Transfusion of defective platelets could contribute to the inefficiency of platelet transfusion in preventing or stopping bleeding.Study Design and Methods
This single-center prospective study aimed to determine the prevalence of functional platelet abnormalities in a population of blood donors with a clinical history of bleeding diathesis or with history of hematoma (>4 cm) during blood donation. Donors with positive bleeding screening questionnaire were referred to the reference center for rare platelet diseases at La Timone University Hospital (Marseille) to confirm the bleeding tendency using a more extensive bleeding questionnaire (MCMDMscore) and to assess hemostasis, including a comprehensive platelet analysis.Results
One hundred and ninety-five donors identified based on a history of hematoma and 2434 blood donors were included in the study.
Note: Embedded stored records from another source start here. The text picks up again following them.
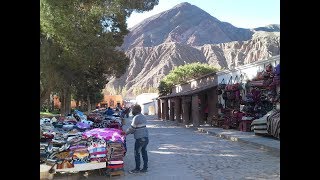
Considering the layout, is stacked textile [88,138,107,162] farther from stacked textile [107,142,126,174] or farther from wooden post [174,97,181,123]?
wooden post [174,97,181,123]

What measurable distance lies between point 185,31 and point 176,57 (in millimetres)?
54811

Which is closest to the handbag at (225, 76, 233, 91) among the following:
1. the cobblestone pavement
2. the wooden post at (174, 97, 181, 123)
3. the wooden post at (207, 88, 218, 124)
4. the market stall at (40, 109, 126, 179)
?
the wooden post at (207, 88, 218, 124)

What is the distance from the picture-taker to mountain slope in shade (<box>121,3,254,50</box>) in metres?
173

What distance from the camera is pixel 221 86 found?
26.0 metres

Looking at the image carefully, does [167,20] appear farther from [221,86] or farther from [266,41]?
[221,86]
Eighty-eight donors (3.6%) had a bleeding score indicating a potential bleeding disorder. Five donors with a history of hematoma (2.5%) and 15 (17%) donors with a confirmed bleeding score underwent hemostatic analysis, including two men and 18 women with average age of 33.9?years. Minor hemostatic abnormalities were observed in three donors. Two donors exhibited accelerated fibrinolysis with reduced euglobulin lysis time and increased D-dimer levels in serum. Two donors had a platelet granule defect, without identification of genetic abnormality.Conclusion
The bleeding questionnaire proved to be a valuable tool to screen blood donors for potential platelet defects. Platelet dysfunction was rare in the blood donor population assessed. Additional studies are necessary to understand the clinical impact that the transfusion of platelets with qualitative defects has on recipients.